Arbeitsanweisung A: Zitiere aus dem Forenthread über Gaming-Laptops wortgetreu den Abschnitt von „Das wäre somit“ bis einschließlich „euer Mühe !“.
Arbeitsanweisung B: Welche Notebook-Grafikkarte ist laut dem Forenthread über Gaming-Laptops in etwa so schnell wie eine „echte“ GTX 970?
Arbeitsanweisung C: Führe den Forenthread über Gaming-Laptops im Anschluss an die zuletzt gezeigte Zeile fort.

Gezockt werden primär Ego-Shooter a lá Battlefield etc. Damit sollte das Laptop auch für kommende Shooter wie Battlefield 5 keine Hürde darstellen.

Nachdem ich gestern einiges an Zeit gegoogelt habe bin ich auf den folgenden Laptop gestoßen: Asus ROG G751JY-T7328T 43,9 cm Notebook schwarz: Amazon.de: Computer & Zubehör

Das wäre somit zugleich +- mein Budget.

Ebenfalls bin ich über den Alienware gestolpert Alienware 17 Gaming-Notebook | Dell Deutschland

Der zwar etwas teurer ist aber von der Leistung her besser?!?! Hier kommt ihr ins Spiel 

Ich natürlich auch offen für andere Modelle ! 

Nochmals kurz zusammen gefasst: 

Gesucht wird ein Gaming Laptop / Budget +- 2200 € / aktuelle Games + zukünftig gute Performance bei neuen Titeln.

Vorab vielen Dank für euer Mühe ! 

Grüße 

JPC


----------



## Alisis1990 (1. Februar 2016)

Also ich bin jetzt nicht der superprofi was Gaming Laptops an geht, aber ich weiß das du bei den grafik Chips im Vergleich zur Desktop Version immer ne Stufe runter gehen kannst. 

So ist ne gtx 980m in etwa so schnell wie eine "echte" gtx 970.

Schonmal an ne steam machine oderso gedacht? Also nen Cube den du an deinen TV anschliesst.
Wenn du dir da selber was zusammenbastelst solltest du preislich deutlich unter nem Laptop sein aber mehr Leistung haben. Die neue r9 nano ist zb ne Grafikkarte die fast singt agiert wie ne gtx 980 (ti) aber sehr klein ist und wenig Strom braucht. 

Würde ich vllt mal drüber nachdenken. Laptops bringen halt oft Probleme mit sich, die man als Desktop Nutzer nicht kennt 

LG Basti


----------



## jpc89 (1. Februar 2016)

Alisis1990 schrieb:


> Also ich bin jetzt nicht der superprofi was Gaming Laptops an geht, aber ich weiß das du bei den grafik Chips im Vergleich zur Desktop Version immer ne Stufe runter gehen kannst.
> 
> So ist ne gtx 980m in etwa so schnell wie eine "echte" gtx 970.
> 
> ...



Ich glaube, dass das aufgrund der Wohnzimmerkonfiguration nicht so angenehm zum zocken ist


----------



## Alisis1990 (1. Februar 2016)

Schade ^.^


----------



## Herbboy (1. Februar 2016)

Bereitgestellte Einträge:
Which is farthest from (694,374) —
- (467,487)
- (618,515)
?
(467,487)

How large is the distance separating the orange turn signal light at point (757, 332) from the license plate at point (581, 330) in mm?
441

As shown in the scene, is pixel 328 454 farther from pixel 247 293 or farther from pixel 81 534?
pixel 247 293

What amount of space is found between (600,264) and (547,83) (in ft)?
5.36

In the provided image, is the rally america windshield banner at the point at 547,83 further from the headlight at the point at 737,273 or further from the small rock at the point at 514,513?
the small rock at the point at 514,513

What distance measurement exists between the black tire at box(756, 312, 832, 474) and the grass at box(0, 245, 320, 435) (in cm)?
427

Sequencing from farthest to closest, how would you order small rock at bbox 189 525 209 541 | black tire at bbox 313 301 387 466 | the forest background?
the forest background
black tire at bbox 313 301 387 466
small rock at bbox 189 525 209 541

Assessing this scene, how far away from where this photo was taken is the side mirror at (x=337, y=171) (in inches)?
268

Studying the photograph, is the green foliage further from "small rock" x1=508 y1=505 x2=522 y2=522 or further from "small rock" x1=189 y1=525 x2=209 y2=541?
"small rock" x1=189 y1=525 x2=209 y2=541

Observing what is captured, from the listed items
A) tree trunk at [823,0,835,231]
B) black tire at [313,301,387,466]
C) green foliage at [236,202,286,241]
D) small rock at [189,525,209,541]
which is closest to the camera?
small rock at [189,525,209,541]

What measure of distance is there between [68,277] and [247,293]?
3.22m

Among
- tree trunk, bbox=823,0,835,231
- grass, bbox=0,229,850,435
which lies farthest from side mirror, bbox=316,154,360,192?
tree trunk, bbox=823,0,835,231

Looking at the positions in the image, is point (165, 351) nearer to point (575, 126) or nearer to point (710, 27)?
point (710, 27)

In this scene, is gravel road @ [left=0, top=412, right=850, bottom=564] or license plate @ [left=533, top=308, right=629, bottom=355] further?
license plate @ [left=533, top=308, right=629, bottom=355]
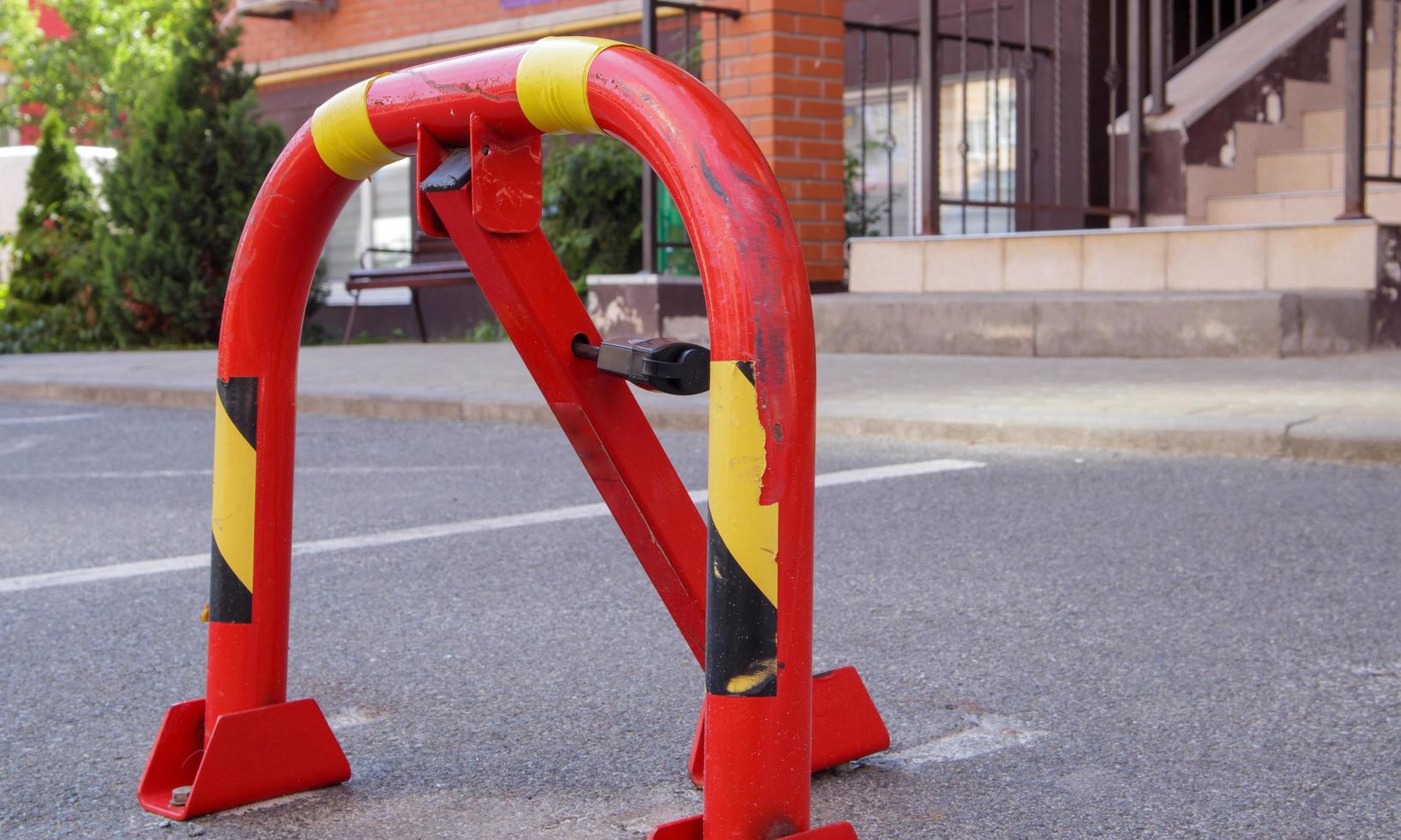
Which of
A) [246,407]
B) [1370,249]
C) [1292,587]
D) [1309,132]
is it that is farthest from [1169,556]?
[1309,132]

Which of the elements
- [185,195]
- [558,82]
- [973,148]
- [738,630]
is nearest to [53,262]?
[185,195]

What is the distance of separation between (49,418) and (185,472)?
9.32ft

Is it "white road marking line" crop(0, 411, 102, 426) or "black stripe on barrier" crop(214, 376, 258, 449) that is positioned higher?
"black stripe on barrier" crop(214, 376, 258, 449)

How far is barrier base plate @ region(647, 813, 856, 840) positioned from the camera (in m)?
1.91

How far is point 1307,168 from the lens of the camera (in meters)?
10.9

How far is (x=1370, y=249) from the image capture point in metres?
8.53

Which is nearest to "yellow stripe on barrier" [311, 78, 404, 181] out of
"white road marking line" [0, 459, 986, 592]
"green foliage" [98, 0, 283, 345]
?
"white road marking line" [0, 459, 986, 592]

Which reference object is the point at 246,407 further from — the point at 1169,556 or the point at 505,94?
the point at 1169,556

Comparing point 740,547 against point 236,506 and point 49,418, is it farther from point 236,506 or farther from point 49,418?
point 49,418

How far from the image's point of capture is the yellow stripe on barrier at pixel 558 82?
6.40ft

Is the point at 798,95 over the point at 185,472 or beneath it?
over

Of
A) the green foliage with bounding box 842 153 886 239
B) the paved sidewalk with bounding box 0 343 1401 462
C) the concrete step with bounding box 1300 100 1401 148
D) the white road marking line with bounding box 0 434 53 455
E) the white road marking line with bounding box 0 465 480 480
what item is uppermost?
the concrete step with bounding box 1300 100 1401 148

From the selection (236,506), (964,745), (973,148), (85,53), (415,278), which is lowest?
(964,745)

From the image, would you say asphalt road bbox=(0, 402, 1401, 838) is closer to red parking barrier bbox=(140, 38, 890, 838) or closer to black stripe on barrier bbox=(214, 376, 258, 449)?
red parking barrier bbox=(140, 38, 890, 838)
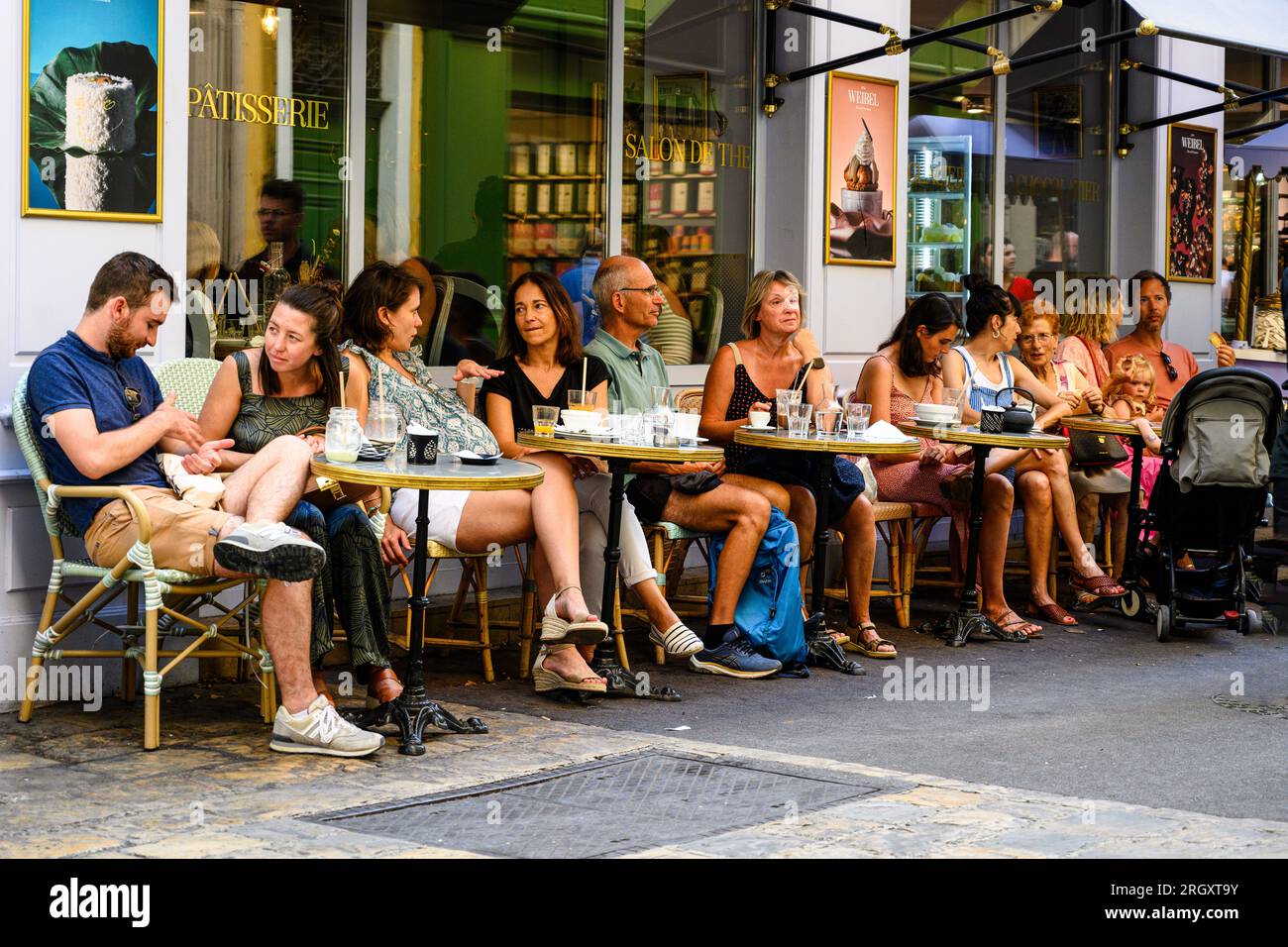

Schriftliche Antwort A:
Das wäre somit zugleich +- mein Budget.

Ebenfalls bin ich über den Alienware gestolpert Alienware 17 Gaming-Notebook | Dell Deutschland

Der zwar etwas teurer ist aber von der Leistung her besser?!?! Hier kommt ihr ins Spiel 

Ich natürlich auch offen für andere Modelle ! 

Nochmals kurz zusammen gefasst: 

Gesucht wird ein Gaming Laptop / Budget +- 2200 € / aktuelle Games + zukünftig gute Performance bei neuen Titeln.

Vorab vielen Dank für euer Mühe !

Schriftliche Antwort B: Eine GTX 980M ist in etwa so schnell wie eine „echte“ GTX 970.

Schriftliche Antwort C:
Also, das muss ja eine Zwergenwohnung sein, wenn da nicht mal für nen PC Platz ist ^^   Das hört sich sehr komisch an, wenn ich dann höre, dass sogar für einen Esstisch Platz ist... ^^   Nur mal zur Verdeutlichung: ein aufgeklappter Laptop nimmt kaum weniger Platz weg als ein 24 Zoll Monitor und Tastatur. Die Maus rechnet man da nicht ein, denn ne Maus brauchst du ja auch beim Laptop. Und ne Stelle auf dem Boden für den PC mit einer Fläche von 20x50cm sollte doch eigentlich  überall zu finden sein...?  

 Wenn der einzige Tisch, an dem du spielen kannst, wirklich der Esstisch ist, wo man verständlicherweise keinen PC drunter stehen haben will, dann wäre trotzdem ein PC immer noch eine gute Lösung: es gibt auch sehr kleine, leichte Gehäuse, so dass du - wenn du den PC brauchst - diesen sehr leicht "aufbauen" kannst. Da hast du zwar dann ein Kabel für den Strom vom Tisch zu einer Steckdose, aber das hast du ja auch bei nem Laptop, da du nicht per Akku auf Dauer spielen kannst.

Bei Gehäusen gibt es viele sehr kleine, die in Frage kommen und auch starker Hardware Platz bieten, und auf Wunsch auch "was her machen" -. ist natürlich immer Geschmackssache, aber es gibt auch welche mit diversen Farben wie zB http://geizhals.de/raijintek-styx-rot-mit-sichtfenster-0r200026-a1311505.html?hloc=at&hloc=de  Die Maße betragen nur 21,0cm Breite, 33,5cm Tiefe und 36,0cm Höhe. Wiegt keine 5kg, es gibt auch andere Farben. Es gibt aber auch ne Menge günstigere, die meisten sind dann halt einfach nur schwarz.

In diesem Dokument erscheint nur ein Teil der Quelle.